Monitoring Core Web Vitals metrics
We had a goal of setting up a dashboard to monitor the site loading speed. At first glance, one way to create this dashboard was to use PageSpeed Insights or Lighthouse data. However, this is not the best strategy, as PageSpeed Insights doesn't indicate your website’s performance as experienced by your users (and Google).
For example, our website had good desktop optimization, but the mobile version had a poor pagespeed score. It initially seemed like we needed to spend a lot of time fixing it.
But as our website (for example) is a SAAS service and mostly used by desktop users, users experienced good performance and considered our website to be fast. Google also perceived the same, as they track real user data, not PageSpeed Insights data.
It shows the differences between data from the Chrome UX report and data from PageSpeed Insights, or in other words, between field data and lab data.
Lab Data versus Field Data
Lab data is data generated from a single test of a URL. It includes Pagespeed insights or other Pagespeed monitoring services and services that emulate page loading on some device.
Field data refers to the true performance experienced by users. While some of the metrics above can be measured only in the lab (TBT, TTI, and Speed Index), others (LCP, FCP, CLS, etc.) can be measured in the field.
Ways of measuring website performance
Lab data and field data are two methods you can use to assess website performance. Here is how the two are measured.
Lab data can be measured using the following performance tracking services.
- WebPageTest – one of the best tools for lab data (in my opinion).

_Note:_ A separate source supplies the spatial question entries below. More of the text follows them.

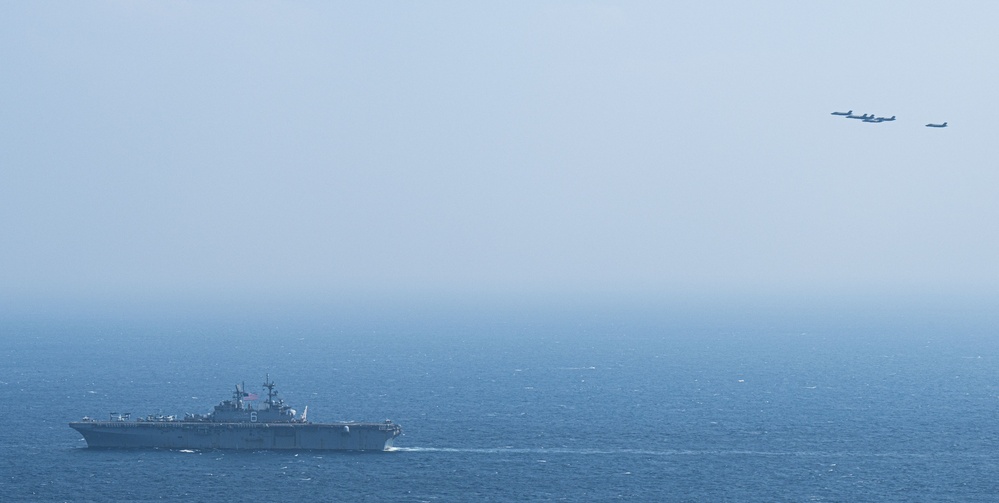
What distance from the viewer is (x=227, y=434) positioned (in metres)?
118

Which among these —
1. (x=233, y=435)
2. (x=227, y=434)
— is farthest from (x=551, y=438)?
(x=227, y=434)

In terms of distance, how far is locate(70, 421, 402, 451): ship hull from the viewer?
116 metres

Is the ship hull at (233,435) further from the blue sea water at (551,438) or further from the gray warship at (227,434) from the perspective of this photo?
the blue sea water at (551,438)

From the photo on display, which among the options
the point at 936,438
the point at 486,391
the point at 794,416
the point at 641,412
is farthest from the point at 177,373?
the point at 936,438

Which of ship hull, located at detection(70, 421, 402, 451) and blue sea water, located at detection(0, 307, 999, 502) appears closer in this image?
blue sea water, located at detection(0, 307, 999, 502)

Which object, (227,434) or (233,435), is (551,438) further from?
(227,434)

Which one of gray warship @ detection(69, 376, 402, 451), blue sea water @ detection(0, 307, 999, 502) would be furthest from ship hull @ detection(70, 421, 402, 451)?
blue sea water @ detection(0, 307, 999, 502)

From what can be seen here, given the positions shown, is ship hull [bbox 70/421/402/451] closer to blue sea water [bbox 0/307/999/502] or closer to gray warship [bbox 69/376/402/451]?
gray warship [bbox 69/376/402/451]

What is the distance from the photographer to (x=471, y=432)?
4862 inches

- Pagespeed insights report – a standard tool provided by Google that uses Lighthouse and contains some data from the Chrome UX report.
- Lighthouse – a standard Google Chrome tool.

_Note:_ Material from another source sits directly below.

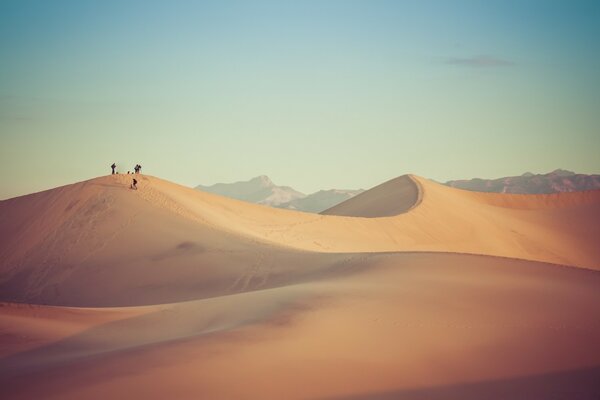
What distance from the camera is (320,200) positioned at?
154m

- GTMetrix – website monitoring tool.
Do note that these performance tracking services have their pros and cons.
- Data can be tracked for separate URLs.
- Page performance on staging websites can be measured to check the difference between website versions (before and after deployments).

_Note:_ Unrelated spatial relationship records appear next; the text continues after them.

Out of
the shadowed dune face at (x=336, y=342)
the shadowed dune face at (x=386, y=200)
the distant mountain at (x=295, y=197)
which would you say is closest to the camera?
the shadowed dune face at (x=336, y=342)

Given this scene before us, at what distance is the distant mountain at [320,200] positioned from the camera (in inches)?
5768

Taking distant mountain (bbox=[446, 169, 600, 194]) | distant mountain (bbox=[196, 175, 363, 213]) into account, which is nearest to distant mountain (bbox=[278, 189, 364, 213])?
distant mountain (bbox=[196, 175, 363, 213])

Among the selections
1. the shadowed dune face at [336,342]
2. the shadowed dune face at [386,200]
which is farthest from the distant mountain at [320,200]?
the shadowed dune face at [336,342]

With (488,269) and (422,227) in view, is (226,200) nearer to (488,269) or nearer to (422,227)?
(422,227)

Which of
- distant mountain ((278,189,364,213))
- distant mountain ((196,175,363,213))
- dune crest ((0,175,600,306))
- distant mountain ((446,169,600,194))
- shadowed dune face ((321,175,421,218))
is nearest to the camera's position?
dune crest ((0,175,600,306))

- Advice on how to improve performance can be obtained.
- Page groups or data from the entire website cannot be tracked.
- The advice given by different services often contradicts each other or does not affect metrics.
- Estimated numbers can lead to wrong impressions (as shown in the example with optimized and unoptimized rendering).
Field data includes Chrome UX reports and GA events.
Chrome UX reports
Chrome UX reports are based on a free template provided by the Chrome Team and contain data about websites from a Chrome source.
This CrUX report is an example of a Chrome UX report.
- Access real user data on metrics that can be measured in the field.
- Both historical and current data can be viewed.
- Separate URL data or page groups can’t be tracked (only origin and domain).
- Only monthly data is provided.
- Reports are updated only on the second Tuesday of the month.
Core Web Vitals events (web-vitals library) are events that use the browser API and send events to Google Analytics (or other sources).
- Separate URL data, some page groups, or entire websites can be tracked.
- Data can be obtained for different periods, such as monthly, weekly, or hourly.
- With some modifications, reports can be used to create dashboards by period, device, etc.
- Reports can be used to segment and analyze events based on performance.
- Development or GTM implementation is needed.
- A lot of events are sent to GA, so it's not recommended to send data on all metrics.
- Default events show mainly average values, so they aren’t very informative.
To learn about our solution for monitoring Core Web Vitals using GA and GTM, check out our article “Core Web Vitals Report in GA4 and Looker Studio”.
In a nutshell, website load speed is an important factor that influences the user experience. It can also impact a website's search engine ranking. To improve user experience, it is crucial to monitor Core Web Vitals and other metrics. It is just as important to consider the difference between lab data and field data – the goal is to accurately assess website performance as experienced by users.